# [Selected excerpt]
*** Begin section ***

Also, if half of the nodes fail, we still have "a majority".
The "disk witness" (quorum disk), really is a set of files on some specific LUN (disk), which is called the "quorum disk".
- Node and File Share Majority: This is not fundamentally different from (2).
So, it's similar to "Node and Disk Majority", but this time the quorum files (the "witness") are on a file share
The witness file share should not reside on any node in the cluster, and it should be "visible" to all nodes in the cluster.
- No Majority: Disk Only:
Only the disk witness is decisive here. You might have any number of nodes, and nodes might fail. As long as one node
still functions, and the disk witness is "up" too, the Cluster is "up".
Sounds like a strange model, but might be usefull is certain situations.
In business-like situations, using Win2K8, most often (1) or (2), will be implemented.
Clustering based on Windows Server 2012, knows quite a few improvements, and is also much more prepared
for "virtual environments".
If a "witness disk" is needed (2: Node and Disk Majority), often a small SAN LUN is created (like 512M or 1G) and by convention,
driveletter "Q:" is assigned, which makes it easy to distinguish from other Cluster LUNs.
If you do not use a "witness disk", like in (1) "Node Majority", then (in principle) a Quorum disk is not neccessary.
Section 5: Other Cluster features: VIP, CNO and Computer Objects, Resource Groups and other stuff.

*** End section ***

# [Information supplied]
*** Begin section ***

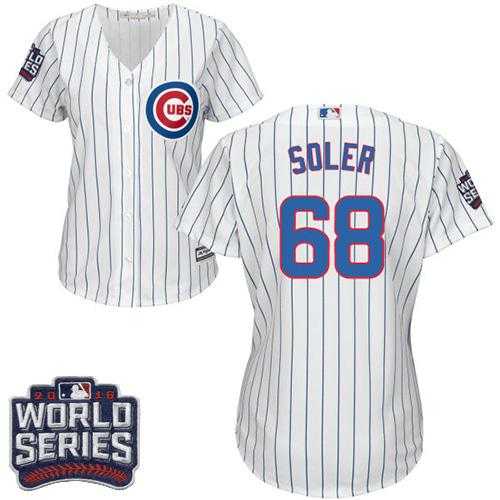 Women's Chicago Cubs #68 Jorge Soler White(Blue Strip) Home 2016 World Series Bound Stitched Baseball Jersey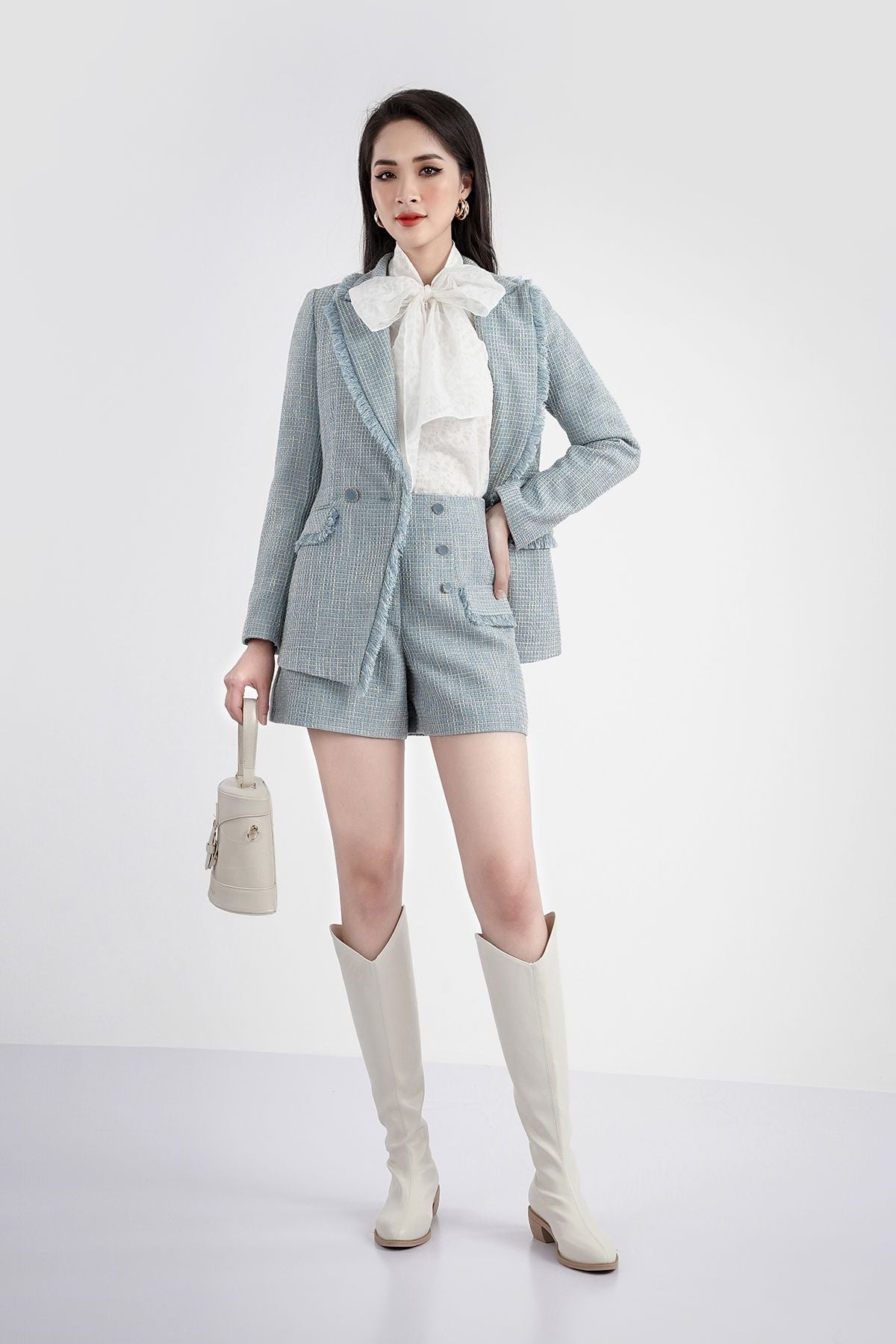 Áo vest nữ chất liệu dạ viền tua rua BAV72503 - PANTIO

*** End section ***

# [Exercise description]
Say whether each statement agrees with the cluster quorum excerpt, answering yes or no and quoting the deciding words of the text. 1. The witness file share should sit on one of the cluster nodes. 2. A witness disk is often a small SAN LUN. 3. In the Disk Only model, the cluster stays up while one node works and the disk witness is up. The data play no part in this.

# [Response box]
1. No: "The witness file share should not reside on any node in the cluster"
2. Yes: "often a small SAN LUN is created (like 512M or 1G)"
3. Yes: "As long as one node still functions, and the disk witness is "up" too, the Cluster is "up"."